How can we show that T-Mobile views their customers as people, not just numbers?

This portfolio piece shows how my previous work experience as an Advertising Producer / Creative Project Manager for commercial photo shoots enabled me to develop many of the skills that I now use as a UX Designer. I'll draw some parallels between the roles of Producer and UX Designer; these are clearly different roles, but both involve similar problem-solving abilities.

I was hired by Publicis Seattle to produce a commercial ad campaign for T-Mobile. The challenge was to understand the client's needs and the Art Director's vision, assemble a creative team to produce the photos, manage the scheduling and budgeting framework, and ensure that our deliverables met T-Mobile's needs.

Solution

I selected, hired, and managed a creative team consisting of models, stylists, and a photographer. Our team produced advertising images for a successful billboard and web campaign for T-Mobile. The client was so pleased with the results that the campaign was expanded nationwide.

 
  • Role: Art Producer / Creative Project Manager
  • Tools: Photographer sourcebooks, photographer portfolios, Microsoft Office Suite
 

Research

My User Research began with interviewing the Art Director, and asking the right questions to fully understand his vision. I also conducted Stakeholder Interviews, to understand the client's business and marketing requirements. When I had a thorough understanding of the Art Director's vision, as well as our client's budget and scheduling constraints, I called in appropriate photographer portfolios, and hired the photographer best prepared to produce a successful shoot for our client.

This was a fun campaign which expressed that "when you drop a call, you drop a person". This was a relatively simple concept for an ad, but the simplicity was a mark of the idea being sophisticated and refined, with all unnecessary aspects being stripped away. Since there was so little happening visually on each shot, everything that was there needed to be exactly right, and convey precisely the intended message.

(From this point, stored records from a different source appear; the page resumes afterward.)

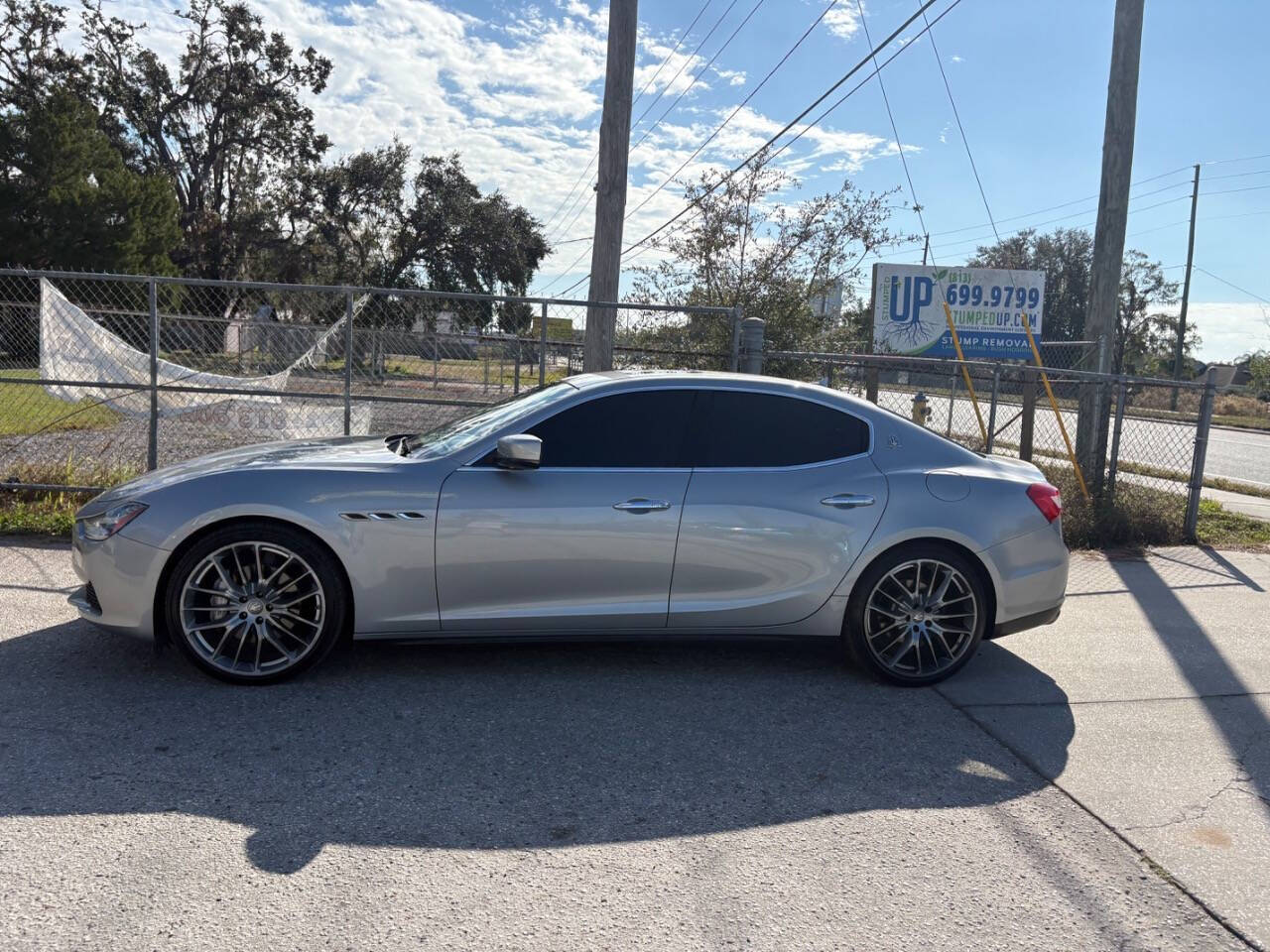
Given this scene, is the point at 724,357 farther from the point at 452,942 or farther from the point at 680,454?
the point at 452,942

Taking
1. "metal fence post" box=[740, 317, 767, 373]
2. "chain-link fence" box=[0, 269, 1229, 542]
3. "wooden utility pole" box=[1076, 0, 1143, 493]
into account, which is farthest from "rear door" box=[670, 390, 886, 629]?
"wooden utility pole" box=[1076, 0, 1143, 493]

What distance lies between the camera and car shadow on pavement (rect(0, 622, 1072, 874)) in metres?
3.36

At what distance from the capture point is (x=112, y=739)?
12.5 ft

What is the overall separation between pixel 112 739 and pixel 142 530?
948 mm

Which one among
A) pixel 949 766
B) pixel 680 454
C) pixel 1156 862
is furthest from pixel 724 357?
pixel 1156 862

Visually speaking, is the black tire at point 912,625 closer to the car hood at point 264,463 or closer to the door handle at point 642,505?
the door handle at point 642,505

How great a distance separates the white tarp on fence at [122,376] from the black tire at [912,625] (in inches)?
203

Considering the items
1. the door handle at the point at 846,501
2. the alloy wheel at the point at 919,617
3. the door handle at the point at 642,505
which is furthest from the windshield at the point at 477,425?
the alloy wheel at the point at 919,617

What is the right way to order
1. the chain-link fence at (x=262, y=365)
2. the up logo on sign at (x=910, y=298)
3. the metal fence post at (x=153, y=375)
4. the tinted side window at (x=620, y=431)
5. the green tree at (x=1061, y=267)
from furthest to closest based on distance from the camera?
the green tree at (x=1061, y=267), the up logo on sign at (x=910, y=298), the chain-link fence at (x=262, y=365), the metal fence post at (x=153, y=375), the tinted side window at (x=620, y=431)

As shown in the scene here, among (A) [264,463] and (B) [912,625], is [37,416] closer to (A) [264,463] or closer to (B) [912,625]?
(A) [264,463]

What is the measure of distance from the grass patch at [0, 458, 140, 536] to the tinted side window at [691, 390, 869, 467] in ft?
17.2

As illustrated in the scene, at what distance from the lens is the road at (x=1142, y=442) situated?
16291 millimetres

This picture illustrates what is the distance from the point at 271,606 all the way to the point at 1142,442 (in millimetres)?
20511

With the Art Director and Photographer, I created Personas (archetypes for the models), User Stories, and Scenarios to convey the client's message, and Storyboard the narrative.
 

 

Plan

The planning part of this project involved creating a workflow to organize the budgeting, scheduling, and the client's requirements. I structured a framework for the shoot that ensured all of the different moving parts would work together as an organized whole. I was the hub of the creative wheel – the communication and organizational center for all of the different aspects that make up a large-scale commercial photo shoot.

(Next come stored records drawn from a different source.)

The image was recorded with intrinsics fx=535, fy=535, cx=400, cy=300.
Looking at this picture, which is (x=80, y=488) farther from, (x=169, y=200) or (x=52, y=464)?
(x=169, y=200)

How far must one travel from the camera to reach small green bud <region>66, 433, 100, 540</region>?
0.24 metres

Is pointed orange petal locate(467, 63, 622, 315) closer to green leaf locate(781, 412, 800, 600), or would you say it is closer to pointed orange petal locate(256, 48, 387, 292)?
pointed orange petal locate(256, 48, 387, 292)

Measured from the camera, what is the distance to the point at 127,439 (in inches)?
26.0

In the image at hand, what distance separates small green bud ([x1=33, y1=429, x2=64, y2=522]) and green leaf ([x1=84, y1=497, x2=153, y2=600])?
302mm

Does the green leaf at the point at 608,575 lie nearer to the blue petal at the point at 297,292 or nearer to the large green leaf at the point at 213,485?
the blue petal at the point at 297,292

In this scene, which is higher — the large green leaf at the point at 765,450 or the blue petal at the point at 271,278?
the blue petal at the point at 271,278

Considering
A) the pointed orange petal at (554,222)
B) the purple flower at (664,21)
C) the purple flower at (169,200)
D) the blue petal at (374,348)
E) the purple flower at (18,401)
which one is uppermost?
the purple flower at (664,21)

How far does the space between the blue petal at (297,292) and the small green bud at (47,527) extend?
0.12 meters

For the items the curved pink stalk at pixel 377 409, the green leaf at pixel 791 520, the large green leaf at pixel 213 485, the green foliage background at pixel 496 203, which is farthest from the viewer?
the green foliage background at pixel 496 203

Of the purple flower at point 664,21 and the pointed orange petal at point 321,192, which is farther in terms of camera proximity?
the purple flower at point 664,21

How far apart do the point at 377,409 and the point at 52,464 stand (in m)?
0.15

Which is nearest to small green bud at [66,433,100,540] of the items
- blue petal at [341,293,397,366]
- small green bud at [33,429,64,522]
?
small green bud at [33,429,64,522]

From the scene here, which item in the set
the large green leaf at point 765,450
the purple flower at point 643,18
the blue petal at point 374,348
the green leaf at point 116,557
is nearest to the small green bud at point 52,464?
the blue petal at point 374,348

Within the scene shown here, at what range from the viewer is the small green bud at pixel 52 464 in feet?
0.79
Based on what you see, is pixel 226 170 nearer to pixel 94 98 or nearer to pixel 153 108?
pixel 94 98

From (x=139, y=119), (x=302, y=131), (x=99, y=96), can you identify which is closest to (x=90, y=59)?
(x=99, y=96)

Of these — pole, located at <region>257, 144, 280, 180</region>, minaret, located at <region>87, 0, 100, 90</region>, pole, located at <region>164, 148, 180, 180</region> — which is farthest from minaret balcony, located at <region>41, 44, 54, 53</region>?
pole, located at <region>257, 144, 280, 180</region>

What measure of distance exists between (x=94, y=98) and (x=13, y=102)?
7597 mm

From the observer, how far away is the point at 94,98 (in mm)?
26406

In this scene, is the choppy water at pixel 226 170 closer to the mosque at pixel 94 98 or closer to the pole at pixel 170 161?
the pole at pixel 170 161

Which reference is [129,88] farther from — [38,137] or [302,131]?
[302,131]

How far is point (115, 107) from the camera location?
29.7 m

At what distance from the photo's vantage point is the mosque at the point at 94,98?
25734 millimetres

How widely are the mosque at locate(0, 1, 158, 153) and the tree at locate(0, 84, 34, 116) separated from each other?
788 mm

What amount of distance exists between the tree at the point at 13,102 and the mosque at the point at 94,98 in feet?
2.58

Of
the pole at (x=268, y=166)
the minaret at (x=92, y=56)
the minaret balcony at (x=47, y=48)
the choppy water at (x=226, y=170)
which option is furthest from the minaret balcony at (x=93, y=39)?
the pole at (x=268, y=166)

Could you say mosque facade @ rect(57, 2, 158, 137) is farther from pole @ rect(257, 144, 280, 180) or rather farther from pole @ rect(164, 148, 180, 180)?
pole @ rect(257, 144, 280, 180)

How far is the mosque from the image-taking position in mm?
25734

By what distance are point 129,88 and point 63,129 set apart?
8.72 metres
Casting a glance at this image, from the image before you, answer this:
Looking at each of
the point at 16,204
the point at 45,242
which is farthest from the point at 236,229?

We had chosen a photographer based in San Francisco, which meant that I had to coordinate everything prior to the shoot remotely from Seattle; we then had just one day on-set to shoot all of the content for the campaign. This required an enormous amount of pre-production planning and coordination so that everything went smoothly on the day of the shoot.
 

 

Design

In this sort of situation, the bulk of the Design work is handled by the Art Director and the Photographer, but I was an important link between the two of them - making sure that the Photographer fully understood the Art Director's vision, and the client's requirements.

I was on-set during the whole photo shoot, and was able to be an extra set of eyes for the Photographer, noticing if anything was off, and offering styling suggestions when it was helpful to do so.
 

 

Result

The client was very pleased with our work. They had billboard media buys from California to New York, including Times Square. Originally the campaign was just meant to run as billboards in NYC and LA, but it was so popular and successful that they expanded it to billboards nationwide. They further expanded the campaign to include online ad tie-ins. It was a memorable campaign with striking visuals.